— Нет, с башней все нормально. Все, правда хорошо, только со связью проблемы и транспорт встал. Никакого апокалипсиса, никаких трещин в земле, мам, правда, все хорошо! Я сейчас возле дома, лифт не работает. Давай я вам попозже позвоню.
Мы поднялись по лестнице, к двадцатому этажу свесив на спину языки.
Японские знакомые на фейсбуке сетовали на кавардак и разбитые вещи в квартирах.
Внутри словно взломщики побывали, вещи с кухонной полки ссыпались вниз, шкафчики открылись, кое-что разбилось. Монитор в кабинете Хиро упал со стола, экран был цел, но я не была уверена, что он все еще работает. Шкафы распахнуты, часть бумаг на полу.
Такеши включил телевизор. По всем каналам передавали последние новости, рассказывали про эпицентр толчков и про повторные землетрясения. Напоминали, как вести себя в случае опасности, просили оставить комнатные двери открытыми и по возможности находиться на улице.
Я краем уха услышала что то про критическую обстановку в Сендае и замерла на пороге комнаты.
— Сендай? Такеши, они сказали Сендай?
Он обернулся ко мне, и беспомощно-растерянное выражение его лица сказало мне больше, чем могли сказать любые слова. Я бросилась к экрану, выронив веник с совком.
Землетрясение — это не страшно, повторял мне Хиро. Они научились строить сейсмоустойчивые здания, системы безопасности автоматически отключают электричество и газ, снижая количество пожаров. Детей с детства тренируют, как вести себя в случае землетрясения, отрабатывая правильную последовательность действий.
Но большие землетрясения не приходят одни, они приводят с собой цунами.
Первая волна достигла побережья менее чем через полчаса после толчка, загнавшего нас под стол. Я смотрела на кадры с вертолета, почему-то всегда, представляя цунами, я думала о высокой стене бирюзовой воды, накрывающей побережье сверху. В реальности на город длинным языком наползал бурый поток, больше похожий на селевой. Домики вздрагивали и, приподнявшись, плыли вперед, автомобили и мелкие постройки несло большой грязной кучей. Внизу экрана мигала карта с предупреждением о новой опасности цунами.
Я опустилась на колени и застыла, выпрямившись, прижав руки к груди, словно пытаясь удержать на месте свою расползающуюся грудную клетку.
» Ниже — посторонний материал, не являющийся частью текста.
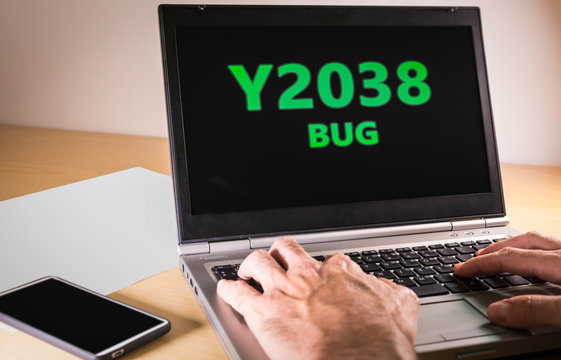 Man hands typing on a laptop in text code. Problem Y2038 concept, also called, year 2038 bug or Unix Y2K. On january 19, 2038 many computers will encounter a date-related bug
У человека есть базовые реакции на опасность. Убежать, замереть или драться. Я всегда думала, что отношусь к тем, кто бежит, но в ту секунду меня парализовало. Я не могла говорить, я не могла пошевелить пальцем, я не уверена, что дышала. Я чувствовала каждую клетку своего тела, и каждую пронзала нестерпимая, холодная боль. Мое тело превратилось в соляной столп, и я могла только смотреть вперед, где на экране один за другим сменялись кадры бедствия из малознакомых городов и префектур. Такеши что-то говорил мне, но я его не слышала. Слово "Сендай" включало мое сознание, и я жадно поглощала взглядом дороги и дома, словно могла каким-то образом получить подтверждение, что с ним все хорошо.
— Аэропорт. Аэропорт в Сендае затопило. Люди спасаются на крыше.
Здание аэропорта словно стояло посреди залива. По экрану в бурой воде плыли грузовые автомобили и мелкие самолеты.
Я встряхнулась, в голове стало необычайно ясно.
— Сколько времени прошло от землетрясения, до того как затопило аэропорт?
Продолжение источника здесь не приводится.